At the reopening of the Kurskaya metro station, the then head of the Moscow metro, Dmitry Gayev, said that all the work had been previously agreed with the Moscow mayor's office. Moscow's chief architect at the time, Alexander Kuzmin, said it was necessary to preserve the inscription. “If you are undertaking a restoration, you need to recreate what the artist had intended. I'm not a Stalinist, but I do have respect for the work of those before me.”
(The quote mentioning Stalin, it goes without saying, has not been removed from the station's entrance.)
A restaurant in Novosibirsk
In Novosibirsk in 2011, the Koba restaurant opened for business. “Koba” was Stalin's nickname. “It so happens there are practically no conceptual establishments in Novosibirsk where the creative concepts go beyond the interior and menu. We decided to go against the grain and launch this exciting project,” said the restaurant's director, Elena Larionova. After it became more widely known, management issued an announcement that there would be a lifetime discount for all those who share a namesake with Marshal Zhukov, the USSR's most celebrated general from World War II.
Novosibirsk seems to have mixed feelings about the Koba restaurant. “Perhaps someone in the near future will have the idea to open a restaurant named [after the serial killer Andrei] Chikatilo. Or perhaps not. Chikatilo was not in the same league. Dzhugashvili [Stalin's birth surname] sent millions to the hereafter, but Chikatilo had only 50 or so victims,” wrote one visitor to the restaurant on a Novosibirsk foodie website.
In most reviews, critics praised the food, but were horrified by the interior. “All the Christian world would tremble to look at the artfully illuminated pictures that line the walls down to the basement. In the setting composition of the ‘Last Supper,’ Stalin is appears as Christ bathed in light with 12 quasi-apostles near by. There oil paintings with giant mustaches, bloody walls, and identical busts of the general secretary pictured in silhouette at the exit,” wrote another reviewer on a Novosibirsk website.

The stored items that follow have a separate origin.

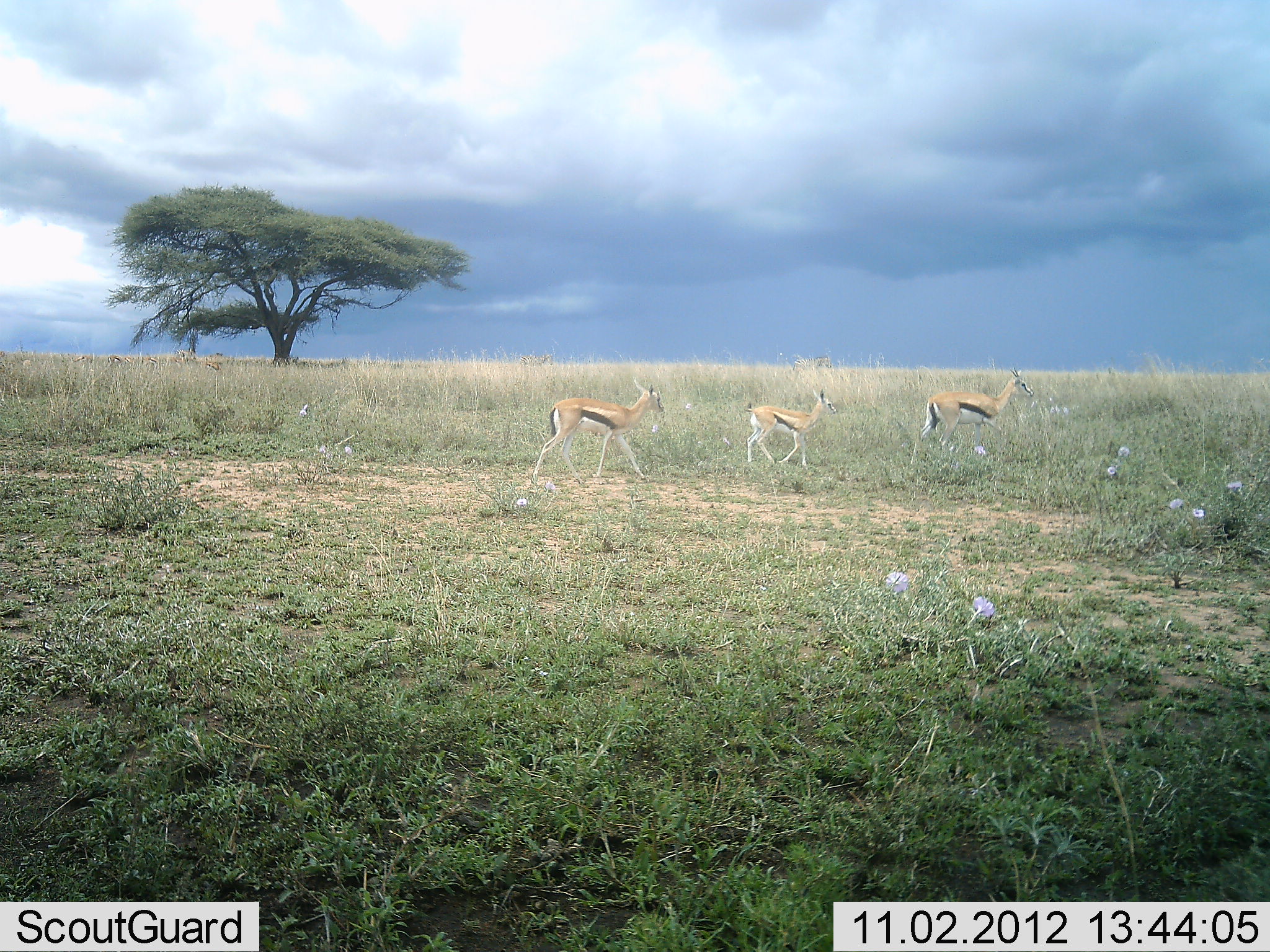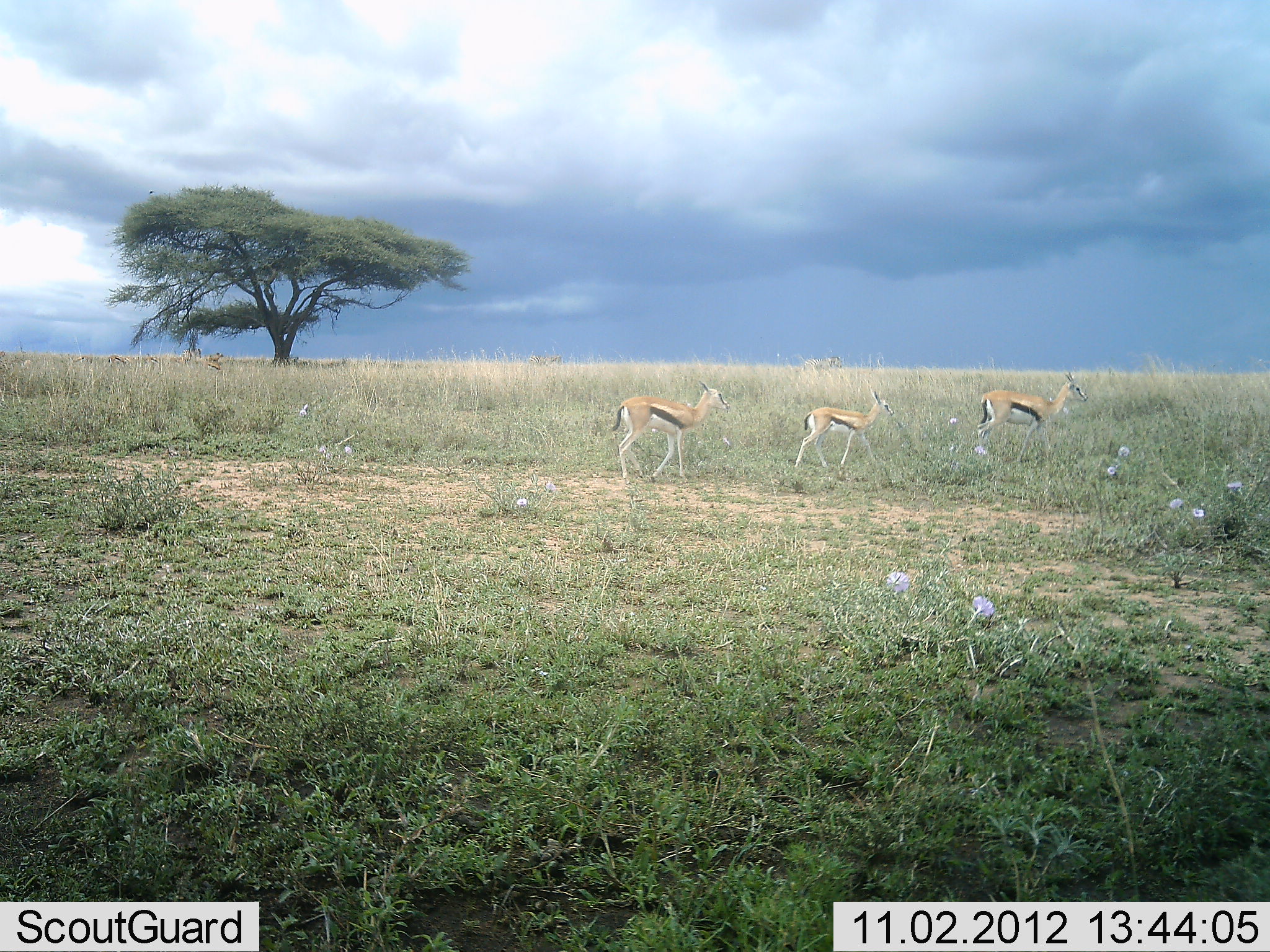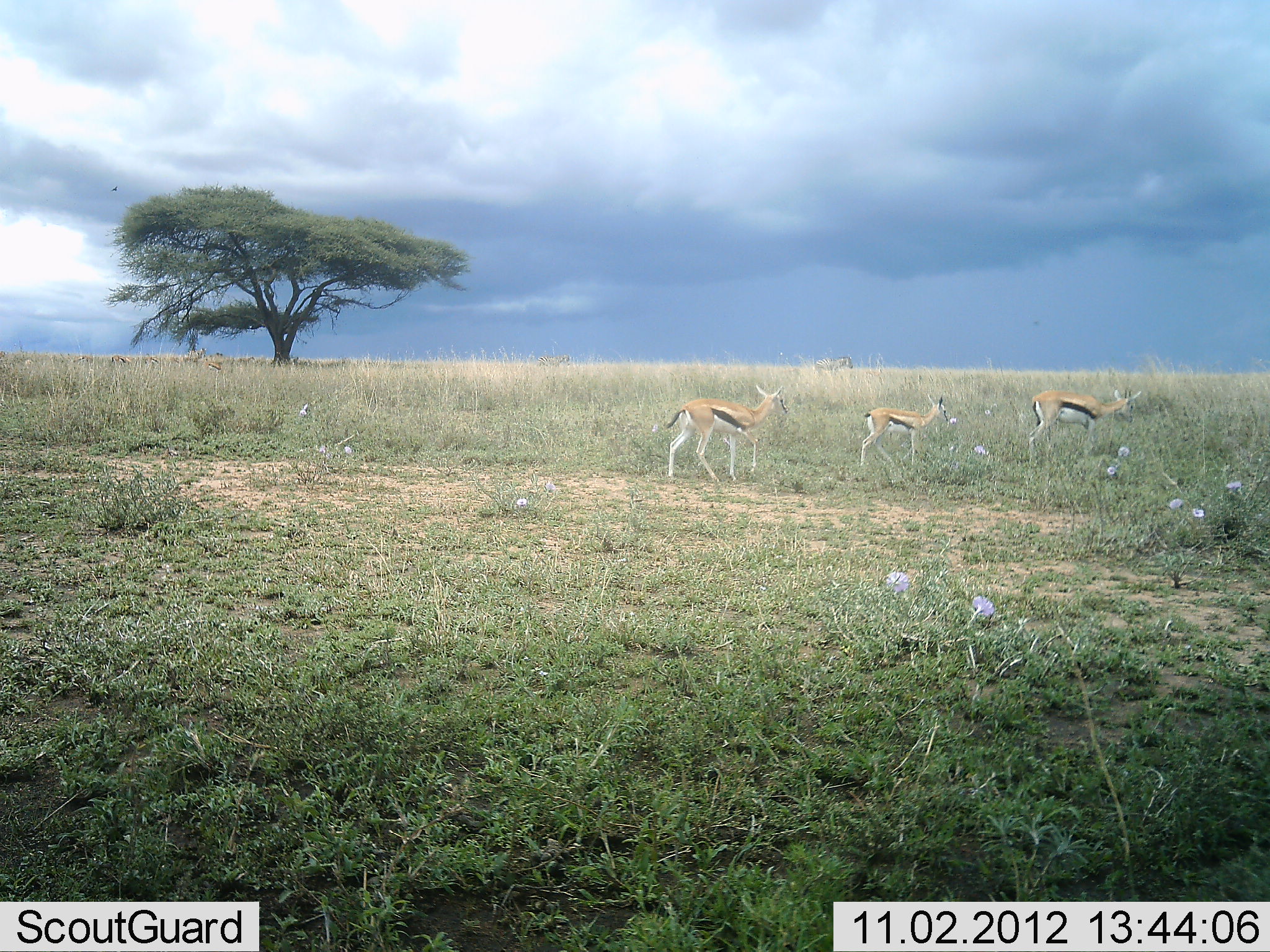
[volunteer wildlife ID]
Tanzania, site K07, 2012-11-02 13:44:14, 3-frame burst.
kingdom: Animalia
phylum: Chordata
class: Mammalia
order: Artiodactyla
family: Bovidae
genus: Eudorcas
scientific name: Eudorcas thomsonii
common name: thomson's gazelle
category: gazellethomsons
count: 3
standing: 0%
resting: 0%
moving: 100%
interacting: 0%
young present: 9%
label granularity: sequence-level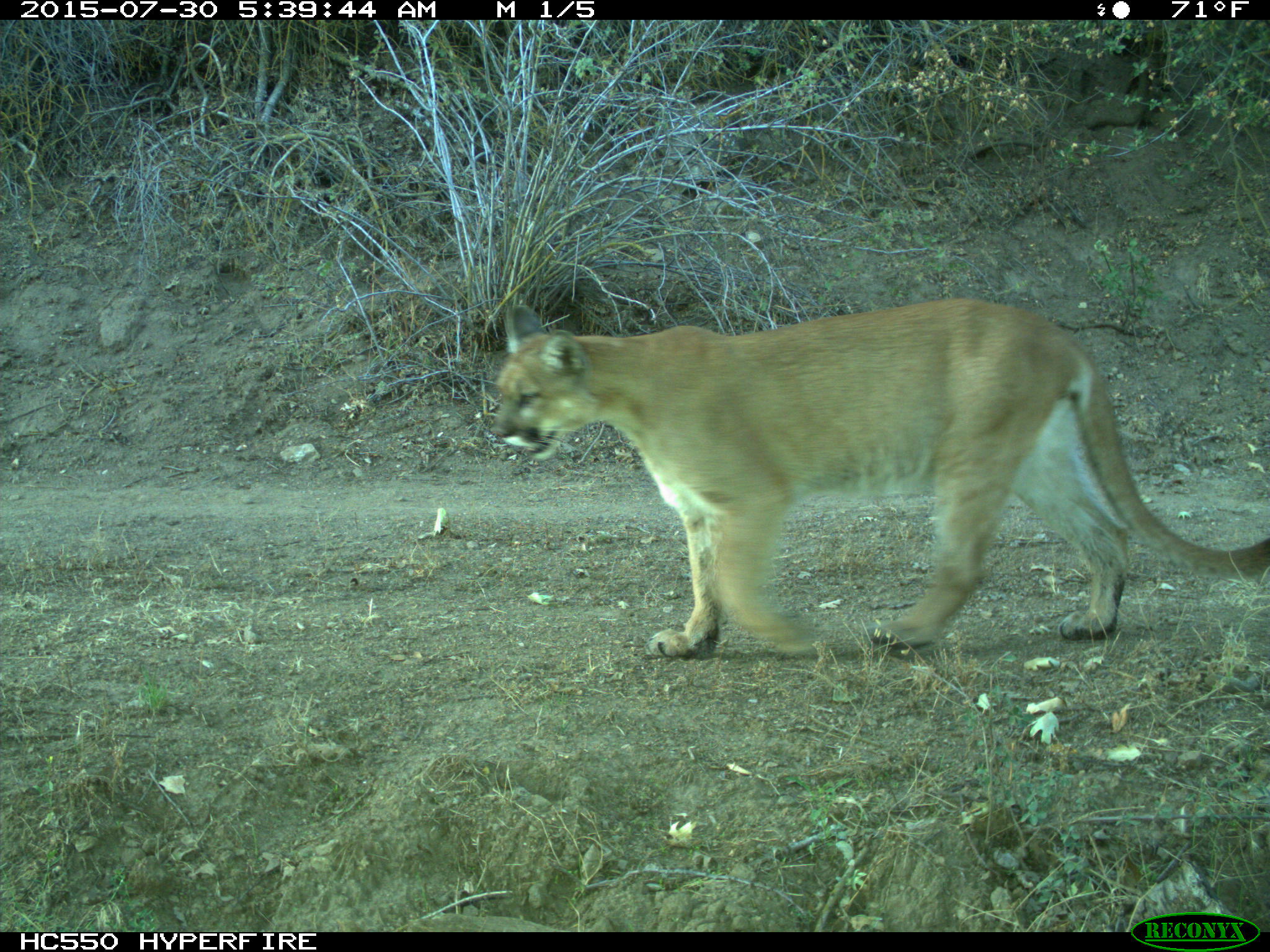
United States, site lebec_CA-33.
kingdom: Animalia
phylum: Chordata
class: Mammalia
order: Carnivora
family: Felidae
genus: Puma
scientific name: Puma concolor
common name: mountain lion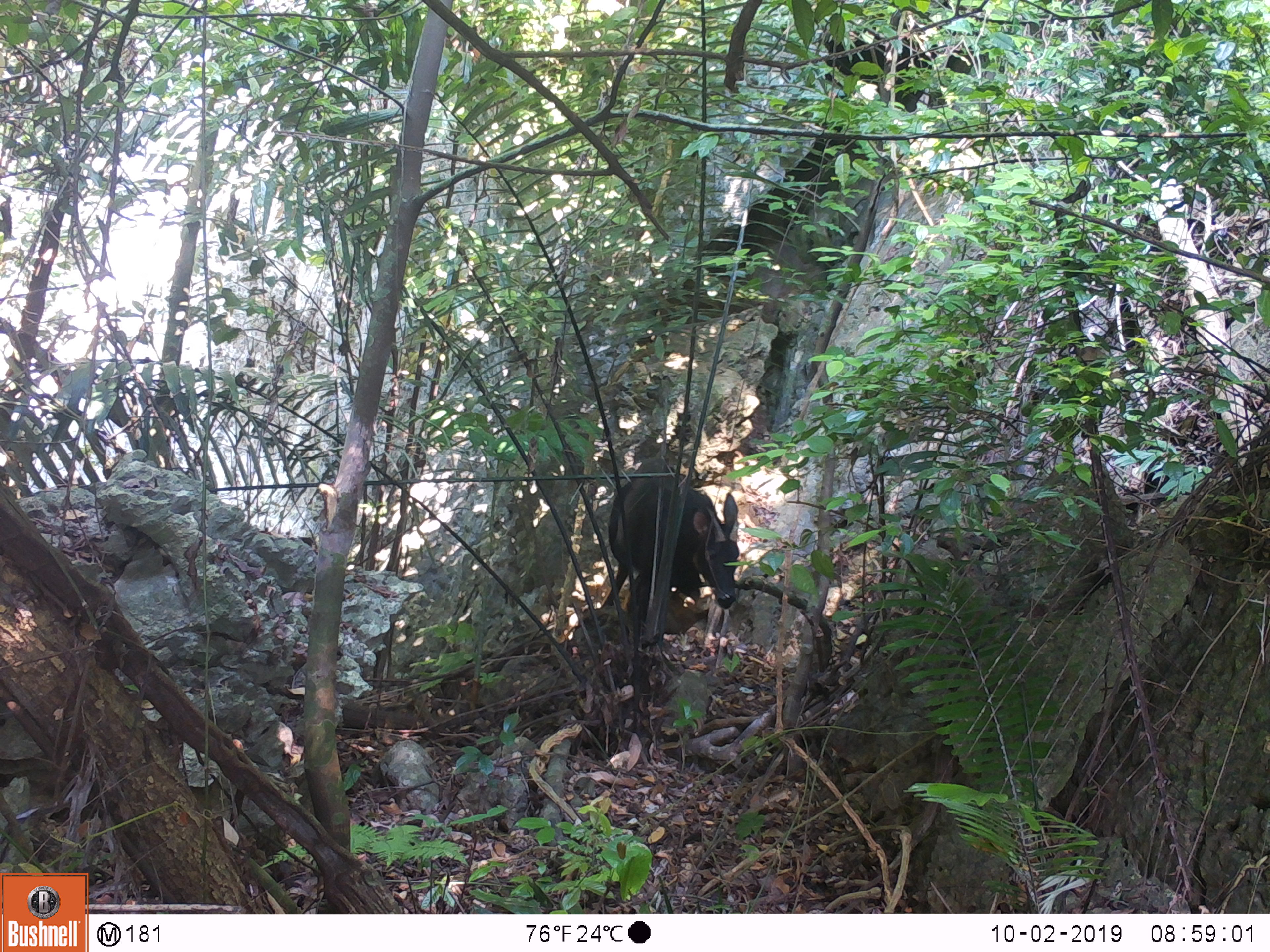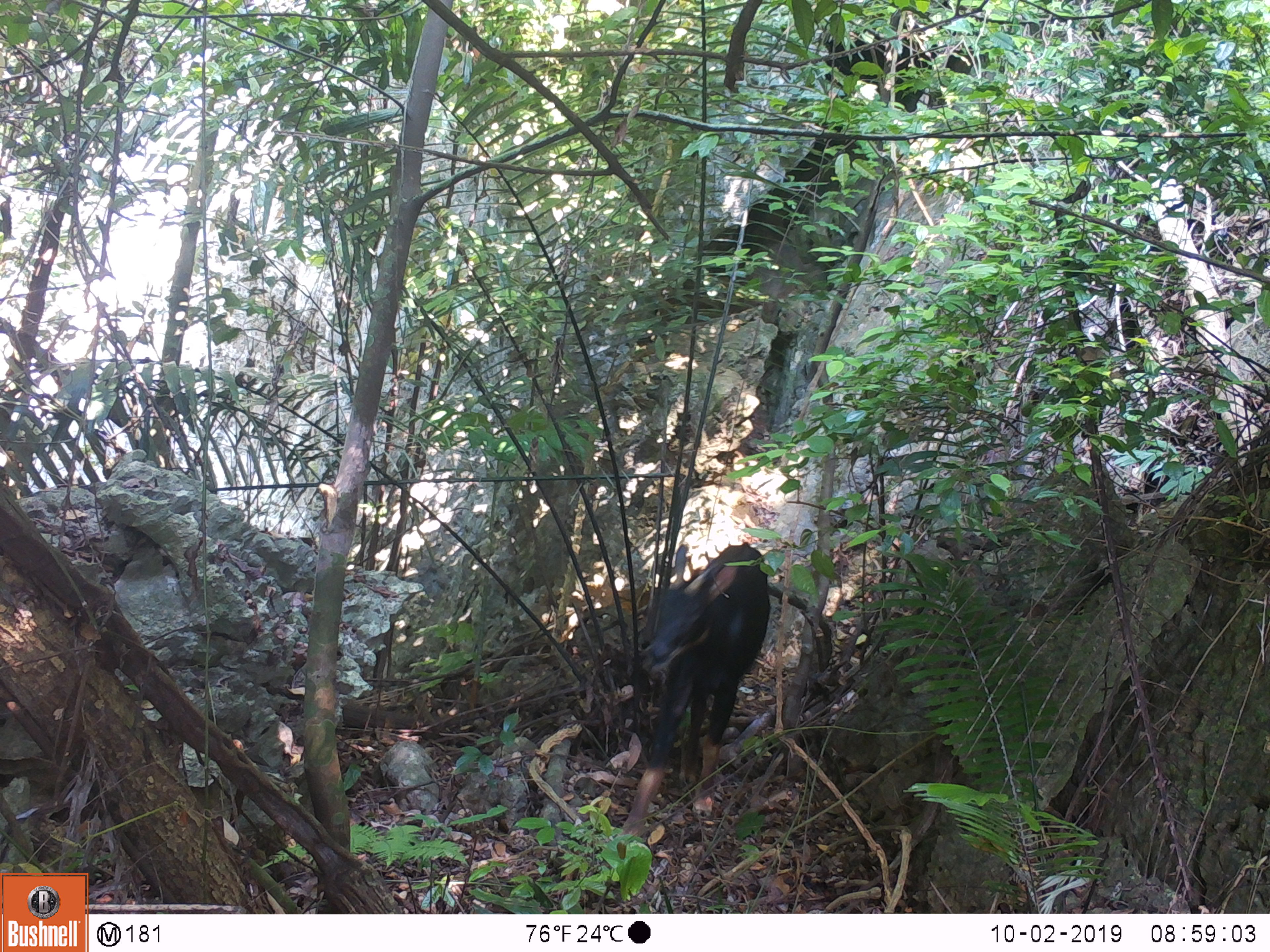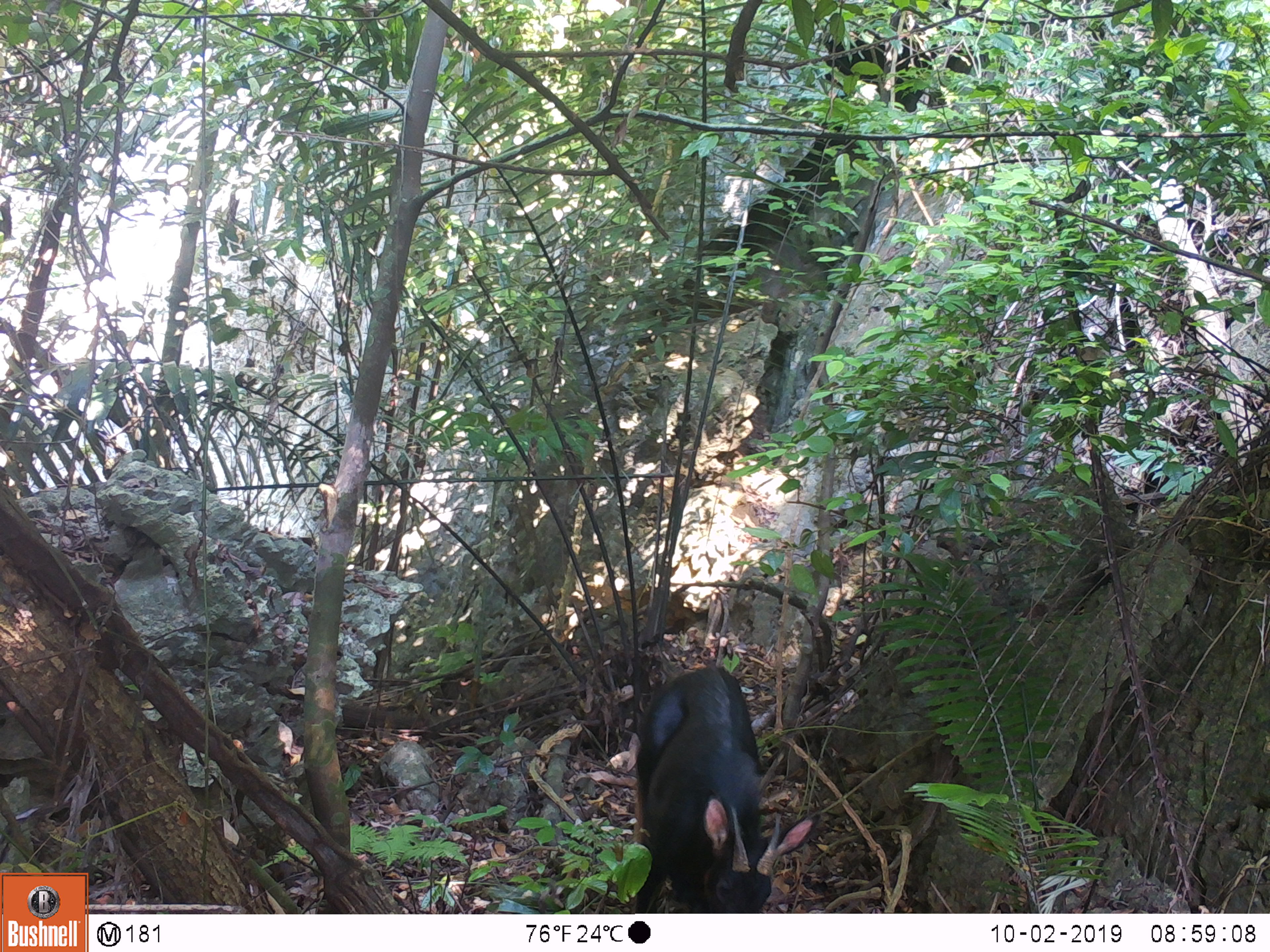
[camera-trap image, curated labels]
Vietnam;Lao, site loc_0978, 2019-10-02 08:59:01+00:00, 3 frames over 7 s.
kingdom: Animalia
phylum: Chordata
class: Mammalia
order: Artiodactyla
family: Bovidae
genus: Capricornis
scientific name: Capricornis sumatraensis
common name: chinese serow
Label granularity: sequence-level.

Koba did not stay open long. The restaurant closed after a couple of years.
An icon in Belgorod
Writer Alexander Prokhanov, who also heads the Izborsk Club (a group of political science experts), consecrated an icon of Stalin at the Svyatskaya monastery in Bryansk. “For Victory Day, the Izborsk Club commissioned an icon of the Reigning Mother of God. It is a large plaque at 80 centimeters [about 2.6 feet], with the Reigning Mother of God depicted above. Below the Reigning Mother of God, and taking up the majority of the icon, is the image of Generalissimo Stalin surrounded by these marshals of victory,” said Prokhanov.
Prokhanov showed no sign that he is bothered by the destruction of temples or the persecution of priests under Stalin. “They were destroyed, and then they were rebuilt. There are examples of Roman patriarchs who once persecuted Christians, fed them to lions, and then turned around and converted to Christianity and became saints,” he said.
In 2015, Prokhanov brought the icon to the Prokhorovka Field Literary Prize awards ceremony, which is held in Belgorod. There, together with the icon, Prokhanov held a prayer service for the St. Athenogenes monks who reside at Mount Athos. However, the Belgorod archdiocese later disowned this prayer service. “Several of those depicted in the painting were open persecutors of the church,” clergy members said.